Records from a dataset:
★ ★ ★

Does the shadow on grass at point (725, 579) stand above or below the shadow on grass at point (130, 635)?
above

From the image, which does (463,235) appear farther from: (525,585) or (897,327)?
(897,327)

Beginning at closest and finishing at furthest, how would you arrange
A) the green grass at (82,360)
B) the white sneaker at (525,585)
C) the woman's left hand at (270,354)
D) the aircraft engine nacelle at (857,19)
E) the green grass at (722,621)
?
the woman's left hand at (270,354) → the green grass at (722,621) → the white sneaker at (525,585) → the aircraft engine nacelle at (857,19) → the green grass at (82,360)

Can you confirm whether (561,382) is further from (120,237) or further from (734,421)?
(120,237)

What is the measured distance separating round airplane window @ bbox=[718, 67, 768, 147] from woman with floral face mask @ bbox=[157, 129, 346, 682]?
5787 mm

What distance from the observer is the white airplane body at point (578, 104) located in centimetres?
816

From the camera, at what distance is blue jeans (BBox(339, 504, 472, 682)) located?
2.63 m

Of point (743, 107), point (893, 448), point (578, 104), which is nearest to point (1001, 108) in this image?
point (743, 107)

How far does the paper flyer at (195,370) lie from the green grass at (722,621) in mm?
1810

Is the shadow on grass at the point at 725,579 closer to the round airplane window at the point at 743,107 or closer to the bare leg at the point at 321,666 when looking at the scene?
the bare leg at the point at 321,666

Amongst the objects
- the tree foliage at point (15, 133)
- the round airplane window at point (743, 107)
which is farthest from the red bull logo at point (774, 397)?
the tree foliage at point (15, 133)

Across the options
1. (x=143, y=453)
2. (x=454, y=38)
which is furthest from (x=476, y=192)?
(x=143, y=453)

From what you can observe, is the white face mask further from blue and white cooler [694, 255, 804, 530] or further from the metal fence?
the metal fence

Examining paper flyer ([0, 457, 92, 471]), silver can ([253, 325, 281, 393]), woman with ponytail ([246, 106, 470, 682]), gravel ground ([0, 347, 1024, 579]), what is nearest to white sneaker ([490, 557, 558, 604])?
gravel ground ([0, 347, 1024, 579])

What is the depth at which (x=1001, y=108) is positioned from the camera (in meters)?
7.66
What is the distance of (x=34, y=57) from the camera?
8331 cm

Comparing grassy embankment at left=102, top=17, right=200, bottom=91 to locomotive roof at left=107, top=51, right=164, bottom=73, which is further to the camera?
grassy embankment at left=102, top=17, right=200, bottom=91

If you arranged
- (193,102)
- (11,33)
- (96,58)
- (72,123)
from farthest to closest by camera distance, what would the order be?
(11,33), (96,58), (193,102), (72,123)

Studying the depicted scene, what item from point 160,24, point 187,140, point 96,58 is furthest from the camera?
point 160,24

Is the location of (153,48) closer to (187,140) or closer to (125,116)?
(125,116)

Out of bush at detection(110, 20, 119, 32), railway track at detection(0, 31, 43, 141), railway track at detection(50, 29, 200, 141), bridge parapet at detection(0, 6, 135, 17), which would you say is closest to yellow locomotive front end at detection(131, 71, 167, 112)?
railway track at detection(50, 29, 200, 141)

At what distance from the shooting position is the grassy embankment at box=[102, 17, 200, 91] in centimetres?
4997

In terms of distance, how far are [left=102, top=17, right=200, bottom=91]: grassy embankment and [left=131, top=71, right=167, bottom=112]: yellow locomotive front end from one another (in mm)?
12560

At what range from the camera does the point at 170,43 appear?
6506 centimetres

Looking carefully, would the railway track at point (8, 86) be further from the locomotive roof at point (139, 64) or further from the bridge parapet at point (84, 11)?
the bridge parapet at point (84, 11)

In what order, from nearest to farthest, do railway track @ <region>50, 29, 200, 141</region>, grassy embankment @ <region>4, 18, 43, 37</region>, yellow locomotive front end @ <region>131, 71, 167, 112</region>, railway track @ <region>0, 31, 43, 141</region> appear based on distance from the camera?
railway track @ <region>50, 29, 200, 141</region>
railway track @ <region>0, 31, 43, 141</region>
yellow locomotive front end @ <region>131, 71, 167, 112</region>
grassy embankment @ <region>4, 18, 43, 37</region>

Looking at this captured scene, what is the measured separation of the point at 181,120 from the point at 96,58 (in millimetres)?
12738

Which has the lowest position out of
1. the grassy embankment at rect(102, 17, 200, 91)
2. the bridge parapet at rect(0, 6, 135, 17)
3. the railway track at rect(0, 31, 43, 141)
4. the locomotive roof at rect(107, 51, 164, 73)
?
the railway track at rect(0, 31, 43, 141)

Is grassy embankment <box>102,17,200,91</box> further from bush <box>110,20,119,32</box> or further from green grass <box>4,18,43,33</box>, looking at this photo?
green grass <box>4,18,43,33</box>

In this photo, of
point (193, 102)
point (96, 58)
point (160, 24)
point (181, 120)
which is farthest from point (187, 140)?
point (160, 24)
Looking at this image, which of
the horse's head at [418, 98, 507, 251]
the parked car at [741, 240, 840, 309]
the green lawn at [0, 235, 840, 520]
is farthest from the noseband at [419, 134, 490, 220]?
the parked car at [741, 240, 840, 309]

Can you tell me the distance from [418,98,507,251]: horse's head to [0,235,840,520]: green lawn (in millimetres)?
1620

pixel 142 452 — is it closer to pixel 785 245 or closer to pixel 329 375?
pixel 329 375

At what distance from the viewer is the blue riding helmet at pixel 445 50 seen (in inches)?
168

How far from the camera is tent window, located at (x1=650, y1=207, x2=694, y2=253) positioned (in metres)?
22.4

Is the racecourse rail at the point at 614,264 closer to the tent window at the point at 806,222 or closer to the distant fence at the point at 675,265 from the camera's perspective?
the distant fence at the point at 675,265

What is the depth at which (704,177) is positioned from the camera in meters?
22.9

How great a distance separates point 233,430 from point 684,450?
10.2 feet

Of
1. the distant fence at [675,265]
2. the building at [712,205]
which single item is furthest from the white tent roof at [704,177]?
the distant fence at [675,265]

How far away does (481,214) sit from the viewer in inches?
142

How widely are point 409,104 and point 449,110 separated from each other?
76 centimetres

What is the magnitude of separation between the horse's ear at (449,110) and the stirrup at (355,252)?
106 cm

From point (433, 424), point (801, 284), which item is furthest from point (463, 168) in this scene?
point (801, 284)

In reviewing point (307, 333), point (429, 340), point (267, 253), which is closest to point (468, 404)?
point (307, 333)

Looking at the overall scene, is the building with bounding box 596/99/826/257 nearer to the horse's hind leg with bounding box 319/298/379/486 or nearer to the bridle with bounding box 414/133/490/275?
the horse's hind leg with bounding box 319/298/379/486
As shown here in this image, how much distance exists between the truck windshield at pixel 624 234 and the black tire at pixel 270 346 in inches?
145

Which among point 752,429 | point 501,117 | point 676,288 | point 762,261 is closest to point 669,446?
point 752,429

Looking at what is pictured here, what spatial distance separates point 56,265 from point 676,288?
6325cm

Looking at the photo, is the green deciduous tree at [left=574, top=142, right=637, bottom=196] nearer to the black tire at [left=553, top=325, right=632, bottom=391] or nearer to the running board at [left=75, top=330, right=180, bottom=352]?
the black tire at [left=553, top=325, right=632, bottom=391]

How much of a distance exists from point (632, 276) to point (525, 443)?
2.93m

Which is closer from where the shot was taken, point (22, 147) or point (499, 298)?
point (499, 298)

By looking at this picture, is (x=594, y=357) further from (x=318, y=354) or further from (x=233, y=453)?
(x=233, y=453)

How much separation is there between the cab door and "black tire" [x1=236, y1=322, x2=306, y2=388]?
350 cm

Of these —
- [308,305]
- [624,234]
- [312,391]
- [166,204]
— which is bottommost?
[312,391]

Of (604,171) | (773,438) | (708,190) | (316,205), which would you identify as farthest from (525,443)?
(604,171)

★ ★ ★

Short task: Return the listing above word for word.

Answer to the problem:
Does the shadow on grass at point (725, 579) stand above or below the shadow on grass at point (130, 635)?
above

From the image, which does (463,235) appear farther from: (525,585) or (897,327)?
(897,327)

Beginning at closest and finishing at furthest, how would you arrange
A) the green grass at (82,360)
B) the white sneaker at (525,585)
C) the woman's left hand at (270,354)
D) the aircraft engine nacelle at (857,19)
E) the green grass at (722,621)
?
the woman's left hand at (270,354) → the green grass at (722,621) → the white sneaker at (525,585) → the aircraft engine nacelle at (857,19) → the green grass at (82,360)

Can you confirm whether (561,382) is further from (120,237) or further from (734,421)?
(120,237)

What is the measured distance separating round airplane window @ bbox=[718, 67, 768, 147] from woman with floral face mask @ bbox=[157, 129, 346, 682]?
5787 mm

What distance from the observer is the white airplane body at point (578, 104) located in centimetres?
816

From the camera, at what distance is blue jeans (BBox(339, 504, 472, 682)) located?
2.63 m

Of point (743, 107), point (893, 448), point (578, 104), which is nearest to point (1001, 108) in this image?
point (743, 107)

How far does the paper flyer at (195,370) lie from the green grass at (722,621) in mm?
1810

Is the shadow on grass at the point at 725,579 closer to the round airplane window at the point at 743,107 or closer to the bare leg at the point at 321,666 when looking at the scene?
the bare leg at the point at 321,666

Amongst the objects
- the tree foliage at point (15, 133)
- the round airplane window at point (743, 107)
which is farthest from the red bull logo at point (774, 397)?
the tree foliage at point (15, 133)

Across the options
1. (x=143, y=453)
2. (x=454, y=38)
which is furthest from (x=476, y=192)?
(x=143, y=453)

From what you can observe, is the white face mask further from blue and white cooler [694, 255, 804, 530] or further from the metal fence?
the metal fence

Examining paper flyer ([0, 457, 92, 471]), silver can ([253, 325, 281, 393]), woman with ponytail ([246, 106, 470, 682]), gravel ground ([0, 347, 1024, 579]), what is nearest to white sneaker ([490, 557, 558, 604])?
gravel ground ([0, 347, 1024, 579])

What is the depth at which (x=1001, y=108) is positioned from the camera (in meters)?
7.66
What is the distance of (x=34, y=57) from the camera?
8331 cm

Comparing grassy embankment at left=102, top=17, right=200, bottom=91 to locomotive roof at left=107, top=51, right=164, bottom=73, which is further to the camera?
grassy embankment at left=102, top=17, right=200, bottom=91

If you arranged
- (193,102)
- (11,33)
- (96,58)
- (72,123)
from farthest to closest by camera distance, what would the order be?
(11,33), (96,58), (193,102), (72,123)

Studying the depicted scene, what item from point 160,24, point 187,140, point 96,58 is furthest from the camera?
point 160,24

Is the location of (153,48) closer to (187,140) or closer to (125,116)?
(125,116)

Out of bush at detection(110, 20, 119, 32), railway track at detection(0, 31, 43, 141), railway track at detection(50, 29, 200, 141), bridge parapet at detection(0, 6, 135, 17), which would you say is closest to yellow locomotive front end at detection(131, 71, 167, 112)?
railway track at detection(50, 29, 200, 141)

At what distance from the shooting position is the grassy embankment at box=[102, 17, 200, 91] in centimetres?
4997

In terms of distance, how far are [left=102, top=17, right=200, bottom=91]: grassy embankment and [left=131, top=71, right=167, bottom=112]: yellow locomotive front end from one another (in mm)?
12560

At what range from the camera does the point at 170,43 appear?
6506 centimetres

Looking carefully, would the railway track at point (8, 86) be further from the locomotive roof at point (139, 64) or further from the bridge parapet at point (84, 11)?
the bridge parapet at point (84, 11)

In what order, from nearest to farthest, do railway track @ <region>50, 29, 200, 141</region>, grassy embankment @ <region>4, 18, 43, 37</region>, yellow locomotive front end @ <region>131, 71, 167, 112</region>, railway track @ <region>0, 31, 43, 141</region> appear based on distance from the camera?
railway track @ <region>50, 29, 200, 141</region>
railway track @ <region>0, 31, 43, 141</region>
yellow locomotive front end @ <region>131, 71, 167, 112</region>
grassy embankment @ <region>4, 18, 43, 37</region>

Looking at this captured scene, what is the measured separation of the point at 181,120 from the point at 96,58 (in millimetres)?
12738

Which has the lowest position out of
1. the grassy embankment at rect(102, 17, 200, 91)
2. the bridge parapet at rect(0, 6, 135, 17)
3. the railway track at rect(0, 31, 43, 141)
4. the locomotive roof at rect(107, 51, 164, 73)
?
the railway track at rect(0, 31, 43, 141)

Is grassy embankment <box>102,17,200,91</box> further from bush <box>110,20,119,32</box> or further from green grass <box>4,18,43,33</box>, looking at this photo?
green grass <box>4,18,43,33</box>

In this photo, of
point (193, 102)
point (96, 58)
point (160, 24)
point (181, 120)
which is farthest from point (187, 140)?
point (160, 24)
Looking at this image, which of
the horse's head at [418, 98, 507, 251]
the parked car at [741, 240, 840, 309]
the green lawn at [0, 235, 840, 520]
is farthest from the noseband at [419, 134, 490, 220]?
the parked car at [741, 240, 840, 309]

Can you tell me the distance from [418,98,507,251]: horse's head to [0,235,840,520]: green lawn (in millimetres)?
1620

pixel 142 452 — is it closer to pixel 785 245 or closer to pixel 329 375?
pixel 329 375

At what distance from the viewer is the blue riding helmet at pixel 445 50 seen (in inches)?
168

How far from the camera is tent window, located at (x1=650, y1=207, x2=694, y2=253) positioned (in metres)?
22.4

Is the racecourse rail at the point at 614,264 closer to the tent window at the point at 806,222 or closer to the distant fence at the point at 675,265 from the camera's perspective?
the distant fence at the point at 675,265

What is the depth at which (704,177) is positioned from the camera in meters?
22.9

How great a distance separates point 233,430 from point 684,450?
10.2 feet

Of
1. the distant fence at [675,265]
2. the building at [712,205]
which single item is furthest from the white tent roof at [704,177]?
the distant fence at [675,265]

How far away does (481,214) sit from the viewer in inches?
142

How widely are point 409,104 and point 449,110 separated from each other?
76 centimetres

What is the magnitude of separation between the horse's ear at (449,110) and the stirrup at (355,252)?
106 cm

From point (433, 424), point (801, 284), which item is furthest from point (463, 168) in this scene?
point (801, 284)

In reviewing point (307, 333), point (429, 340), point (267, 253), which is closest to point (468, 404)?
point (307, 333)

Looking at the overall scene, is the building with bounding box 596/99/826/257 nearer to the horse's hind leg with bounding box 319/298/379/486 or nearer to the bridle with bounding box 414/133/490/275?
the horse's hind leg with bounding box 319/298/379/486
As shown here in this image, how much distance exists between the truck windshield at pixel 624 234 and the black tire at pixel 270 346 in inches?
145

Which among point 752,429 | point 501,117 | point 676,288 | point 762,261 is closest to point 669,446?
point 752,429

Looking at what is pictured here, what spatial distance separates point 56,265 from point 676,288?
6325cm

Looking at the photo, is the green deciduous tree at [left=574, top=142, right=637, bottom=196] nearer to the black tire at [left=553, top=325, right=632, bottom=391] or nearer to the running board at [left=75, top=330, right=180, bottom=352]?
the black tire at [left=553, top=325, right=632, bottom=391]

How much of a distance exists from point (632, 276) to point (525, 443)?
2.93m

Which is closer from where the shot was taken, point (22, 147) or point (499, 298)?
point (499, 298)

By looking at this picture, is (x=594, y=357) further from (x=318, y=354) or further from (x=233, y=453)?
(x=233, y=453)

How much separation is there between the cab door and "black tire" [x1=236, y1=322, x2=306, y2=388]?
350 cm

Of these —
- [308,305]
- [624,234]
- [312,391]
- [166,204]
— which is bottommost?
[312,391]

Of (604,171) | (773,438) | (708,190) | (316,205), which would you identify as farthest from (525,443)?
(604,171)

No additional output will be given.